Work instructions:
A – Answer these questions from the runpandas introduction, one answer per line and marked the same way:
(i) Who does the introduction say developed the framework?
(ii) Which two manufacturers of tracking devices does it name?
(iii) Which fitness activities does it give as examples?
B – Revise the runpandas introduction: write out the part that opens with the words "Recent technological advances" and closes with "Running GPS Tracker.", putting "fitness bands" in place of "smartwatches".
C – Pick up the runpandas introduction after its final sentence and carry it on.

What is runpandas ?

Welcome to the runpandas library. The framework was developed by me, Marcel Caraciolo targeted at getting the most from your running data.

Recent technological advances to GPS-enabled tracking devices is transforming the aspects of training and competition in fitness activities such as running, cycling and swimming. Those devices produces detailed tracking data among several sports data available for anyone interested at its analysis. This enables a descriptive analysis associated with the related data, such as performance, impact of volume of training or just reviewing the historical activities. There are several devices or applications for sports tracking offered by manufacturers of the tracking devices, such as Garmin, Polar, and through a wide range of applications for devices such as smartphones and smartwatches, e.g., Strava, Endomondo, and Runtastic Running GPS Tracker.

Extracted records:
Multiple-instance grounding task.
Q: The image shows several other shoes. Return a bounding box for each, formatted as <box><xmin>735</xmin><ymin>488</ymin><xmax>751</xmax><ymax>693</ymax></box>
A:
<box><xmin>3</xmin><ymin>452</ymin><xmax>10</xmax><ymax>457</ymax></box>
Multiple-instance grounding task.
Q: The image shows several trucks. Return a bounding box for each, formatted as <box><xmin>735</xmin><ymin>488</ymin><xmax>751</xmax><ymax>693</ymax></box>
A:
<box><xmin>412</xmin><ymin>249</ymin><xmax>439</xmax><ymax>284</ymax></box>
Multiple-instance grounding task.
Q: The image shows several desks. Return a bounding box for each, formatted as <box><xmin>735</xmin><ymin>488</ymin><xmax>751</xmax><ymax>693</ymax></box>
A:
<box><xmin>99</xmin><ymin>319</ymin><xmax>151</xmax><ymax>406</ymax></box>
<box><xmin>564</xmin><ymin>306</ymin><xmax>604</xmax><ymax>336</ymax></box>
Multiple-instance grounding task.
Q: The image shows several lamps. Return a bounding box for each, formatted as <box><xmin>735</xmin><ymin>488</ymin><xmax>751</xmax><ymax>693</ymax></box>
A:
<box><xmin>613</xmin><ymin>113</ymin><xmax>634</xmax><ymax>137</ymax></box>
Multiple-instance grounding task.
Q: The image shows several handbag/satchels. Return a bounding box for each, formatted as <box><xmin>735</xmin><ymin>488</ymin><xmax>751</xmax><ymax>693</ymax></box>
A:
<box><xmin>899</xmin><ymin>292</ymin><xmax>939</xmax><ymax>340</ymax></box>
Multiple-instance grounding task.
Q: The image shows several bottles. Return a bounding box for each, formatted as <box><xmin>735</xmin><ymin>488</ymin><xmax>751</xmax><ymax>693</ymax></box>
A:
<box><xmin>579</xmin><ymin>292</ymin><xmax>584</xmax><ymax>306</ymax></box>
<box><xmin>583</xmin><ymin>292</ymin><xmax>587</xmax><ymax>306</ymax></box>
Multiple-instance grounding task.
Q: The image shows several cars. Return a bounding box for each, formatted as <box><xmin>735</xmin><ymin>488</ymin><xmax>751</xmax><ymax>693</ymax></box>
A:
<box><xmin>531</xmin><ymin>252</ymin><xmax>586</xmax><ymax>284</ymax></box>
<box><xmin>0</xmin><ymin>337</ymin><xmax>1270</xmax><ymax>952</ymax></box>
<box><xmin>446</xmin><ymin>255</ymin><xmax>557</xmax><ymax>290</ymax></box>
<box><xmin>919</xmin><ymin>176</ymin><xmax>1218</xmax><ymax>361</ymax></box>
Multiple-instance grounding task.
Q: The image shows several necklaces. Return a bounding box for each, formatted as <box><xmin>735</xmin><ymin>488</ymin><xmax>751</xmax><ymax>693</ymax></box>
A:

Results by task:
A –
(i) Marcel Caraciolo
(ii) Garmin and Polar
(iii) Running, cycling and swimming

B –
Recent technological advances to GPS-enabled tracking devices is transforming the aspects of training and competition in fitness activities such as running, cycling and swimming. Those devices produces detailed tracking data among several sports data available for anyone interested at its analysis. This enables a descriptive analysis associated with the related data, such as performance, impact of volume of training or just reviewing the historical activities. There are several devices or applications for sports tracking offered by manufacturers of the tracking devices, such as Garmin, Polar, and through a wide range of applications for devices such as smartphones and fitness bands, e.g., Strava, Endomondo, and Runtastic Running GPS Tracker.

C –
Limiting to range of data science open-source packages available, there is only a handful of packages specific to sport data and their analysis. Within Python ecosystem, one of the most popular programming languages for data science, there is a gap to fill between the collection of tracking data and the analysis of such data. Pandas is a popular package for data analysis, and several specific domain libraries as built on top of it. At my research at time, I didn’t find many sports data analysis package within the Python + Pandas ecosystem.

As a possible alternative, runpandas package comes as a set of utilities to import sports data from GPS-enabled devices or even track activities applications, and, after careful processing, organises them in data frames which can provide information about the units of measurement (e.g. distance and speed units) as well of any data operations that have been carried out (e.g., personal best records, heart efforts, elevation gain). Runpandas extends the datatypes used by pandas, so it can benefit its core operations for the handling of measurement units and for summarising and visualising tracking data.

Real motivation behind runpandas

Many runners use Strava, Garmin , Nike plus , Runstatic App (iOS and Android) to track running activities. The APP and its companion website jointly provide many visual charts with analytical metrics to help runners review their running performances to set up new training plans or make adjustments. To a data scientist runner like me, it would be ideal that our data be downloaded and analyzed locally in my own way to have more fun or get different analysis.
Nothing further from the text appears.